Enlarge / Nvidia’s “Lovelace” RTX 4000 GPUs will be faster than the top-end RTX 3090 Ti.

Nvidia

It has been nearly two years since Nvidia introduced its Ampere GPU architecture in the GeForce RTX 3080, and the company is reportedly gearing up to announce its replacement. Tom’s Hardware reports, based on tweets from a normally reliable leaker, that the RTX 4000-series and its Lovelace GPU architecture will begin rolling out early in Q3 of this year.

It has been so difficult to buy Nvidia’s RTX 3000-series GPUs for so long that it feels almost too soon to be talking about their replacements, though there was a similar two-year-ish gap between the first RTX 2000 GPUs and the RTX 3000 series. The difference is in how long it took Ampere to trickle all the way down to the bottom of the lineup. The Turing architecture debuted in September 2018 and had made its way down to the low-end GeForce GTX 1650 by April 2019; the first Ampere cards appeared in September 2020 but didn’t come to the GeForce RTX 3050 until January 2022.
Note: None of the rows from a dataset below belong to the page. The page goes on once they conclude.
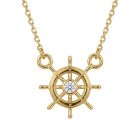 Колье 25WSGP-113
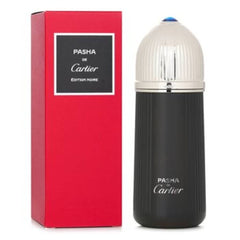 عطر كارتييه باشا دي كارتييه إديشن نوار للرجال EDT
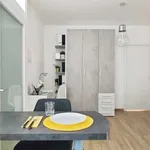 Studio of 45 m² in milan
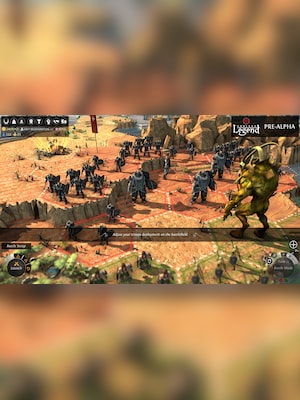 gallery-image-item-4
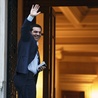 Grecy rozważają propozycje wierzycieli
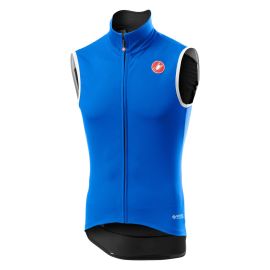 Castelli Perfetto RoS vesta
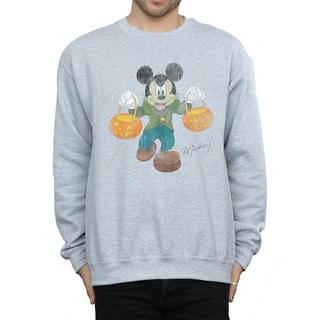 Disney  Sweat 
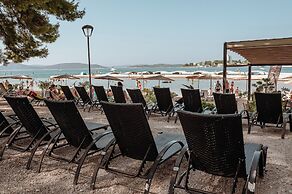 Matilde Beach Resort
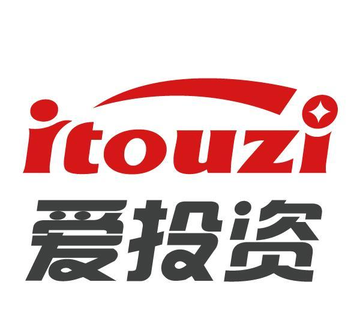 爱投资-2013年成立的金融服务公司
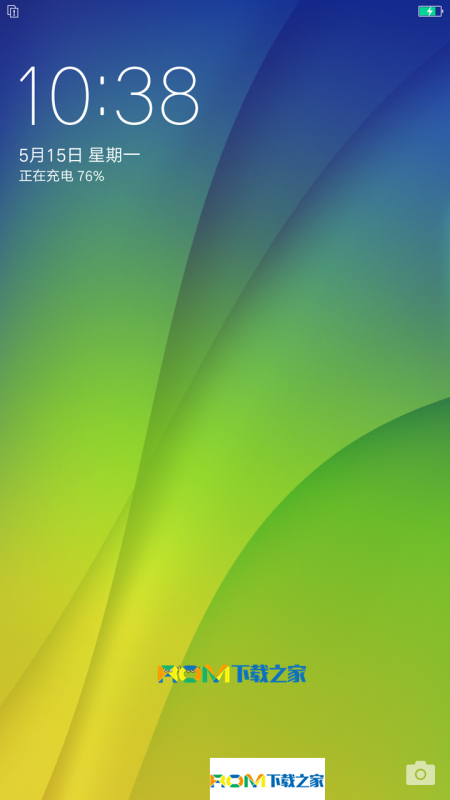 OPPOA57刷机包免费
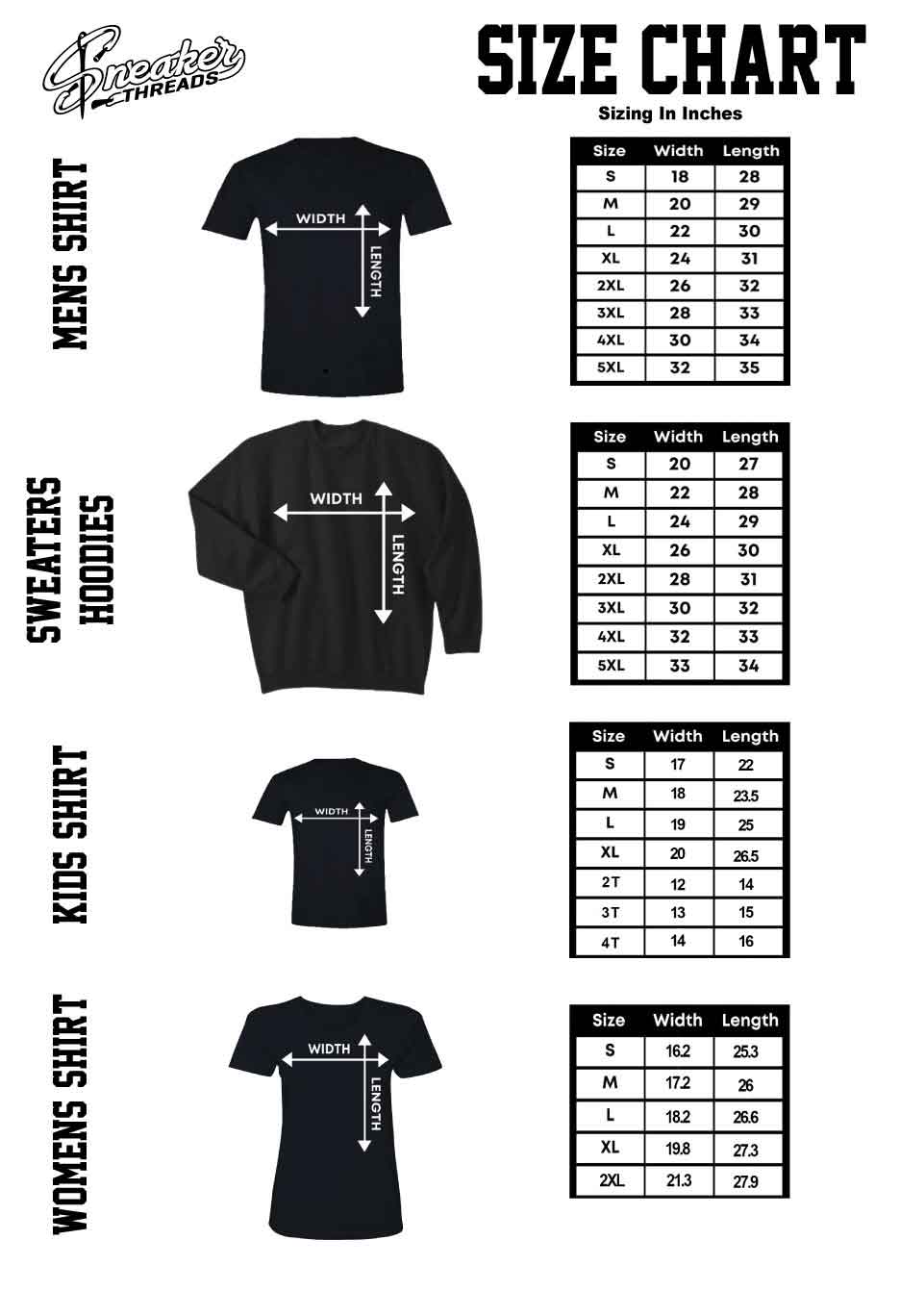 Retro 11 Low Year Of The Snake Mindset Shirt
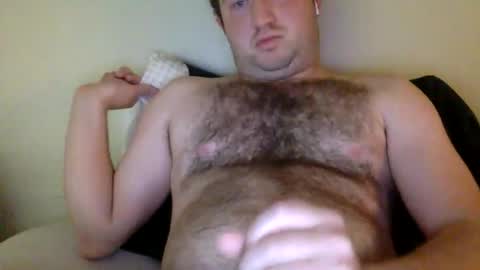 Snapshot of wakandaforever9 chatting on 10-15-25, 03:01 wowaweeman online show from 10-15-25, 03:01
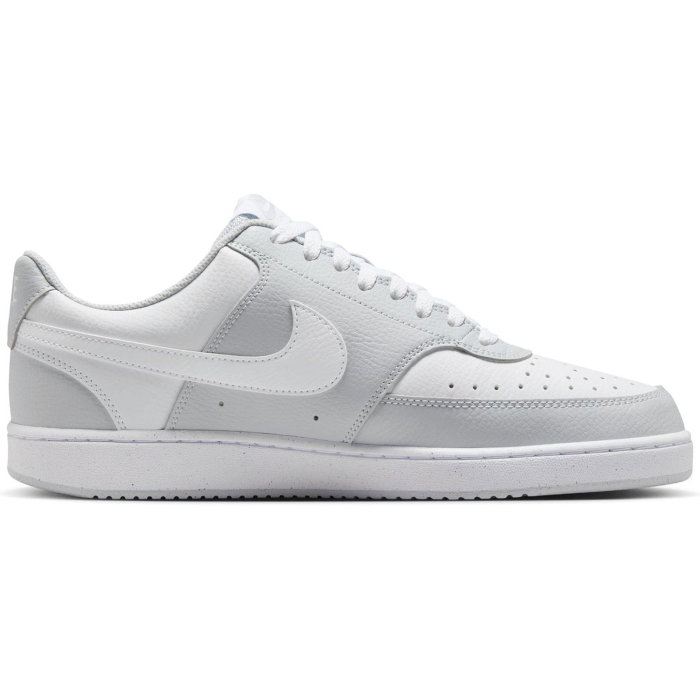 NIKE Court Vision LO NN P - HM9862-002 [1]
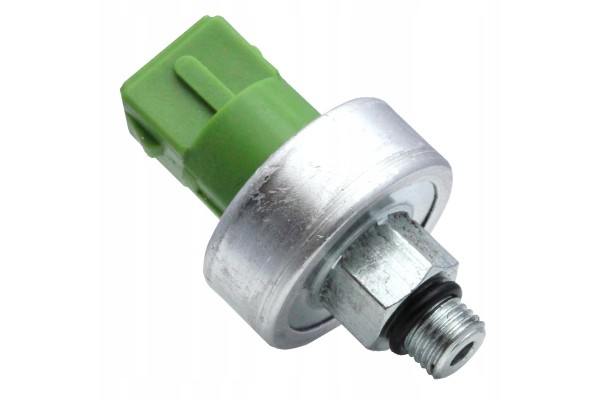 FORD ASSIST PUMP PRESSURE SENSOR MK2 MK3 FOCUS MK1 ESCORT VI Catalog number of the part ME 001434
Other reports from the same source suggest that the RTX 4000 GPU could be a big boost over the top-end RTX 3090 Ti, stepping up from 84 of Nvidia’s streaming multiprocessors (SMs) to somewhere between 126 and 140 SMs. The supposed RTX 4090 will come with 24GB of GDDR6 RAM (the same amount as the RTX 3090 and 3090 Ti) and is said to roughly double the RTX 3090’s performance within the same 450 W power envelope. Whether any of these performance claims are true remains to be seen—Nvidia’s GPUs do typically offer impressive performance bumps between generations, but double the performance in the same power envelope would be an anomalously large jump, historically speaking.

We also don’t know how these GPUs will be priced, how easy they will be to get, and whether Nvidia will continue manufacturing and selling RTX 3000-series cards to meet GPU demand. The graphics card market is slowly returning to some semblance of “normal” after years of chip shortages, a cryptocurrency boom, and scalper-fueled chaos, all of which drove up both the MSRPs and the actual street prices of virtually every new and used GPU you can buy.

Nvidia has also ramped up the production of older GPUs like the GTX 1050 Ti and 1650 and the RTX 2060 to meet demand during the shortage, a practice the company could choose to continue if 4000-series GPUs are in short supply.